The commercial is a masterpiece that manages to humanize immigrants at a time when too many people want to demonize them.
Yet, the corporate suits at Fox decided that viewers weren’t mature enough to handle this material. After all, the topic of immigration scares the whole country. Always has.
There’s a paradox. Who do you think is cleaning up in the kitchen while we’re watching the game?
“Maria, could you clear these dishes … ?”
What exactly was Fox trying to protect us from? Reality?
In the end, the network ran a shorter and safer version of the ad that wasn’t as good as the original because it chopped off the best part: the ending. Meanwhile, the company directed viewers online to see the entire commercial. So many people visited the website that it crashed.
That’s when the fear spread to the public relations folks at 84 Lumber, who spent the evening doing damage control. On social media, the corporate flaks insisted that the company “does not condone illegal immigration.” One tweet even described the ad as a “symbolic celebration of a journey that ends with becoming legal U.S. citizens.”
Sure, the mother and daughter’s journey could end that way. Of course, it could also end with them being scooped up by the Border Patrol and sent back to their village in Mexico.
And now that more people have seen the full version of the ad, it’s the company’s turn to be afraid – of pushback, harassing phone calls, hate mail, talk radio tantrums, maybe even a boycott by those who want a closed border to match their state of mind. All things that make corporate folks nervous.

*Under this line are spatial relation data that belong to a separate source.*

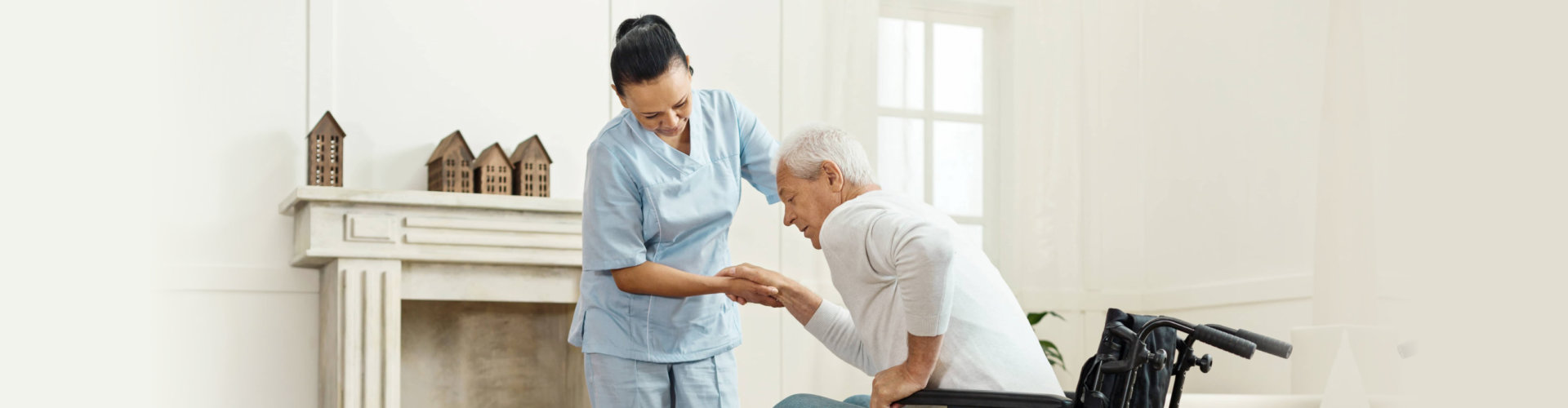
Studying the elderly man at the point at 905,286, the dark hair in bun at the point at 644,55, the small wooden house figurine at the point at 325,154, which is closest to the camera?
the elderly man at the point at 905,286

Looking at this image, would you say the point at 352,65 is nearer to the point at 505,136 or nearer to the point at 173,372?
the point at 505,136

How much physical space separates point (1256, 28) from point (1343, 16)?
455 mm

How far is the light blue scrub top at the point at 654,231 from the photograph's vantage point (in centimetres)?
209

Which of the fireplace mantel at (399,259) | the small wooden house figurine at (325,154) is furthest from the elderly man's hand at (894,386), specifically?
the small wooden house figurine at (325,154)

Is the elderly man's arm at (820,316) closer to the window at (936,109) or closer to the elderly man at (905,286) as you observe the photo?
the elderly man at (905,286)

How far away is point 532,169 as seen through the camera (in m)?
3.53

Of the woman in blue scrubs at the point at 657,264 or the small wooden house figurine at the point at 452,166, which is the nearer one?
the woman in blue scrubs at the point at 657,264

In a statement to The Wall Street Journal, 84 Lumber’s president and owner Maggie Hardy Magerko, said: “Even President Trump has said there should be a ‘big beautiful door in the wall so that people can come into this country legally.’ It’s not about the wall. It’s about the door in the wall. If people are willing to work hard and make this country better, that door should be open to them.”

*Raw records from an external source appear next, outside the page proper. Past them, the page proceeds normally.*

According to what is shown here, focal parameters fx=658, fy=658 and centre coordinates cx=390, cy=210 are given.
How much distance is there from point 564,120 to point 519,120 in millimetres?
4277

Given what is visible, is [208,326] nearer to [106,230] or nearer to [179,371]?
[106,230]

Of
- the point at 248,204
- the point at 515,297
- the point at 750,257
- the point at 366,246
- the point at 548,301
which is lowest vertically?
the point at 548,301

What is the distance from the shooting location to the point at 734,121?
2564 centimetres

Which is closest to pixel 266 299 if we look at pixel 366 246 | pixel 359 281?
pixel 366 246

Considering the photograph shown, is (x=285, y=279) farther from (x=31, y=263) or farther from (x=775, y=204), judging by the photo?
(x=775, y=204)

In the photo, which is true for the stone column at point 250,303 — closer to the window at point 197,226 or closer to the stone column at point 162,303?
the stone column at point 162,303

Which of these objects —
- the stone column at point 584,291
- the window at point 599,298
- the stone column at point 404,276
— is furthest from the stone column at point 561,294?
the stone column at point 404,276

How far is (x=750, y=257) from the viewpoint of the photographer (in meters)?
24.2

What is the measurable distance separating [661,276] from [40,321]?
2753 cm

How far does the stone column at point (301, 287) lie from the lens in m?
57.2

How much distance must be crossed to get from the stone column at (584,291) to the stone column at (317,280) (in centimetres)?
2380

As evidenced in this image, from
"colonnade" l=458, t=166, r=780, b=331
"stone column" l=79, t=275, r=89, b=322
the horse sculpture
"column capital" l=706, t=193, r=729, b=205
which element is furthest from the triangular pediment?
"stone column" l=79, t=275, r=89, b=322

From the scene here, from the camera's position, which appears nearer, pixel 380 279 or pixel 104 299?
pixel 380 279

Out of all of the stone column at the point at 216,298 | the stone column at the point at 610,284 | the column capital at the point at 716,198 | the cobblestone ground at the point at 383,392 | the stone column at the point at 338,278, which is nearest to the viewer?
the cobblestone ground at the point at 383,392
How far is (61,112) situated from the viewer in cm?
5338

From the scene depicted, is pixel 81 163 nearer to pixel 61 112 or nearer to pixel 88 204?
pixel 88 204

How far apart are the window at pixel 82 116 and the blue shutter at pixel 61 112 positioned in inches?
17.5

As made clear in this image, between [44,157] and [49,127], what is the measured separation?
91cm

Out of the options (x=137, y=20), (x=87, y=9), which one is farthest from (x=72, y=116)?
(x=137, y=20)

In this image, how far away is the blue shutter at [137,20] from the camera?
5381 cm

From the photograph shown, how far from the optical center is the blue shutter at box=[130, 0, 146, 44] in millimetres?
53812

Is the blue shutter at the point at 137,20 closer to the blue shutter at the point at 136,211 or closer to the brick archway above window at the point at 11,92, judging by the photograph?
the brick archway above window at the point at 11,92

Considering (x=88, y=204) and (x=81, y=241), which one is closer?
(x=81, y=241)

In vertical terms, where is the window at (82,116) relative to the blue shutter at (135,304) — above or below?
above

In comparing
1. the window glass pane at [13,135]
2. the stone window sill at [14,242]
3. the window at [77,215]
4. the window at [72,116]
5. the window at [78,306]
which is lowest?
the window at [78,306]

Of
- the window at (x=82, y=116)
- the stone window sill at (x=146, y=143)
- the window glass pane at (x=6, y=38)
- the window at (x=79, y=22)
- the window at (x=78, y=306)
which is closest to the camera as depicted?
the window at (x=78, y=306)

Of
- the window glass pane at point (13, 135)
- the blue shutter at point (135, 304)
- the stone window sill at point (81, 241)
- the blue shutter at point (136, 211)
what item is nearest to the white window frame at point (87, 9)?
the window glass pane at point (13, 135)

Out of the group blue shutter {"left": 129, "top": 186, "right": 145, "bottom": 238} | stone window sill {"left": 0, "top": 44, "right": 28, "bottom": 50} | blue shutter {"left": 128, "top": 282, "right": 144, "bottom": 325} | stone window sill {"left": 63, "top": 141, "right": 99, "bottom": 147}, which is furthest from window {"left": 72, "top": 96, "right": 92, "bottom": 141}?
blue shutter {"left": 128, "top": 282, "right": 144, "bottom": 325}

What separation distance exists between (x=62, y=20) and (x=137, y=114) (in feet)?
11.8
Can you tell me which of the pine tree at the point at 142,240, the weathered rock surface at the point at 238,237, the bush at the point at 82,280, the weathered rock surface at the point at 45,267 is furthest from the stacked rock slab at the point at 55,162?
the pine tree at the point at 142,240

Don’t tell me. Tell Trump, who recently let the cat out of the bag when he talked about reforming the visa and green card programs to protect U.S. workers. In an attempt to please both nativists on the right and unionists on the left, he is going after legal immigrants.
After all, who do these people from India, China, Mexico, and a host of other countries think they are anyway? How dare they inconvenience American laborers by making them get up earlier, move faster, work harder and log more hours?

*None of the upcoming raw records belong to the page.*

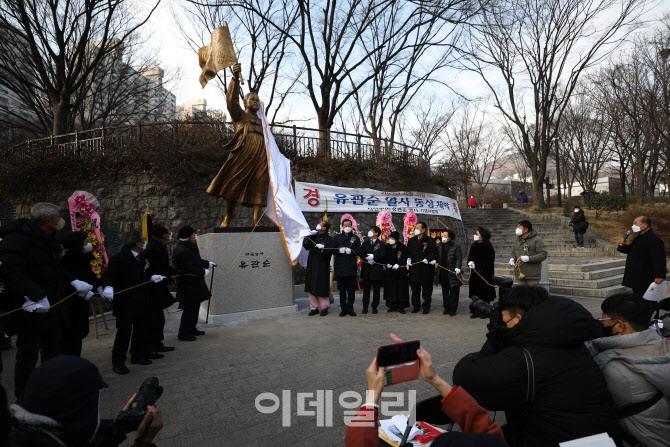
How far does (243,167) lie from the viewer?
24.0ft

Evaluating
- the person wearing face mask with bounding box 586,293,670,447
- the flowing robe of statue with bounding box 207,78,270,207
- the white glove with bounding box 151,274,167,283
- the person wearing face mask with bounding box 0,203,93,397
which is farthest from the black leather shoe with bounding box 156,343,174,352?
the person wearing face mask with bounding box 586,293,670,447

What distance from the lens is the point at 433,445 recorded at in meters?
1.14

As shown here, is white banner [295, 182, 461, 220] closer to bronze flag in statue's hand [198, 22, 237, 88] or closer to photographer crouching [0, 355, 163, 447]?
bronze flag in statue's hand [198, 22, 237, 88]

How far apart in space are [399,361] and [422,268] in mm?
6152

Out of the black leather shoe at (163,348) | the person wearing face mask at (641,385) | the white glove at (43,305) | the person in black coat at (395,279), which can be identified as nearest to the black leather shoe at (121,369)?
the black leather shoe at (163,348)

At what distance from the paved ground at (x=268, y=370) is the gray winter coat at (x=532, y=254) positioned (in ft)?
4.20

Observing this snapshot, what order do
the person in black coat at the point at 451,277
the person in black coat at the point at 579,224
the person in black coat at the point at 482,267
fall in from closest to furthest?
the person in black coat at the point at 482,267
the person in black coat at the point at 451,277
the person in black coat at the point at 579,224

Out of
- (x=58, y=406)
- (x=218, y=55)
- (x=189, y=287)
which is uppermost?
(x=218, y=55)

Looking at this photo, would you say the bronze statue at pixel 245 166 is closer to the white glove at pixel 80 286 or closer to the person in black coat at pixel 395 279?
the person in black coat at pixel 395 279

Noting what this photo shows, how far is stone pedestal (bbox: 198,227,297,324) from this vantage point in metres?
A: 6.67

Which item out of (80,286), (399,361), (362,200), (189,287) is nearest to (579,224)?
(362,200)

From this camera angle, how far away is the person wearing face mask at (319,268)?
7.20 m

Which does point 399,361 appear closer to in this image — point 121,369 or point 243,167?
point 121,369

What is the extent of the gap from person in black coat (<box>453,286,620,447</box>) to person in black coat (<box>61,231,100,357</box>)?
4027 millimetres
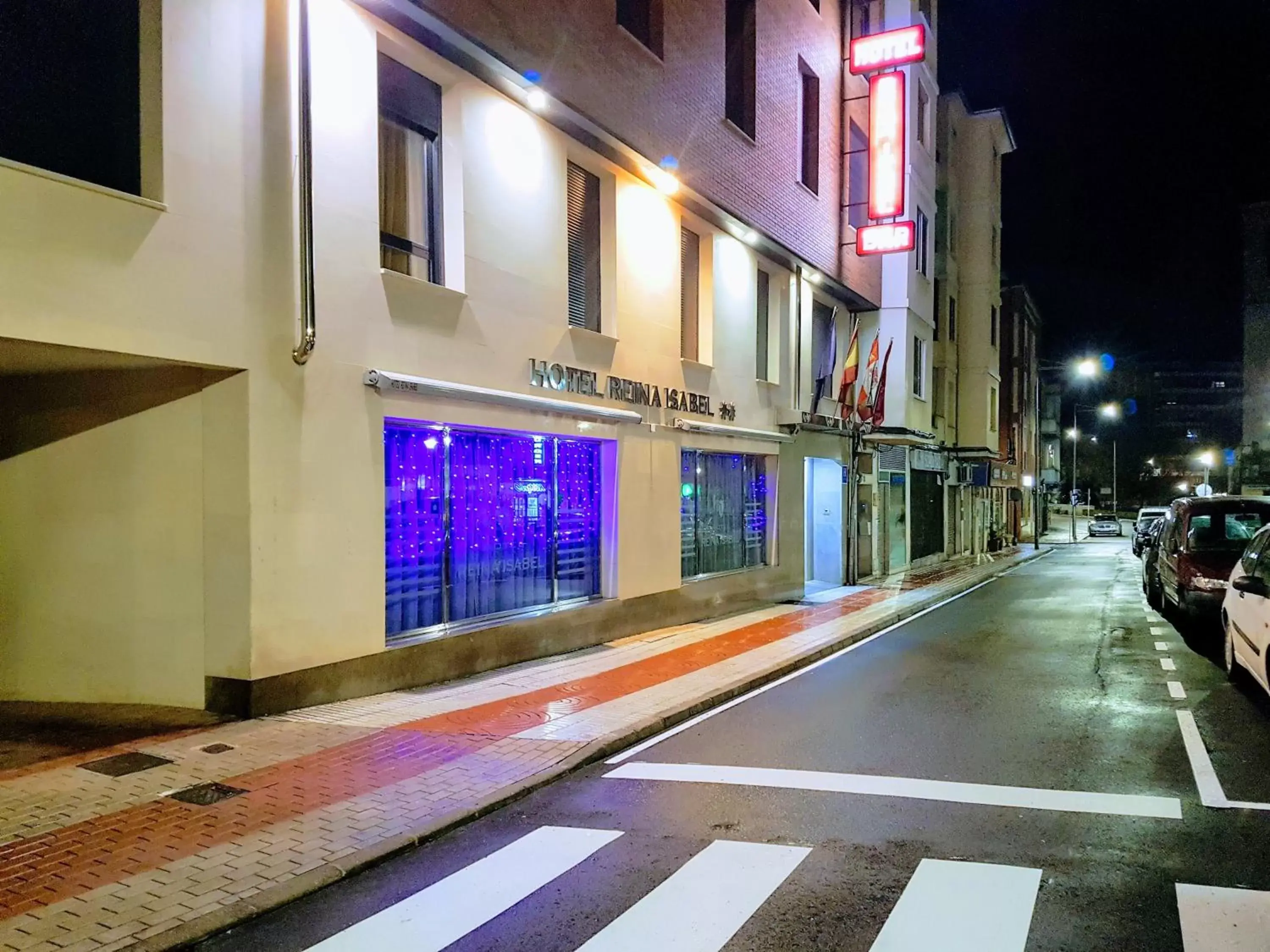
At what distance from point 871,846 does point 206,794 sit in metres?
4.38

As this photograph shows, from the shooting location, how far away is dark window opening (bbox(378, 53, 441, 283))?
375 inches

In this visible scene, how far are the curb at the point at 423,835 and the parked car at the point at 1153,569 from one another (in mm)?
10203

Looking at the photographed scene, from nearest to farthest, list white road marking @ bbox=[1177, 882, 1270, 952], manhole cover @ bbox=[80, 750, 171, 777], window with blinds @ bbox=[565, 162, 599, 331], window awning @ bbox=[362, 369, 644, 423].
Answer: white road marking @ bbox=[1177, 882, 1270, 952] < manhole cover @ bbox=[80, 750, 171, 777] < window awning @ bbox=[362, 369, 644, 423] < window with blinds @ bbox=[565, 162, 599, 331]

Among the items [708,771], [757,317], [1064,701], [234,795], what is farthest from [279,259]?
[757,317]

When you watch the full commercial, you understand why Americans try to keep out immigrants – for our own survival. Many of the newcomers have qualities that terrify us. They’re better than us, stronger, more optimistic, more willing to sacrifice, and have a fiercer work ethic.
The daughter in the ad spends the journey collecting strips of paper that she weaves into a tattered version of the Stars and Stripes. The message: Immigrants “get” the whole point of America, because they’re it. The commercial ends with an even more powerful tagline: “The will to succeed is always welcome here.”
Still, Americans don’t welcome the competition.
So, on Nov. 8, in desperation, we hired a protector to look out for our interests. His name is Donald Trump.
For that error in judgment, and for letting our fear get the better of us, we ought to be ashamed.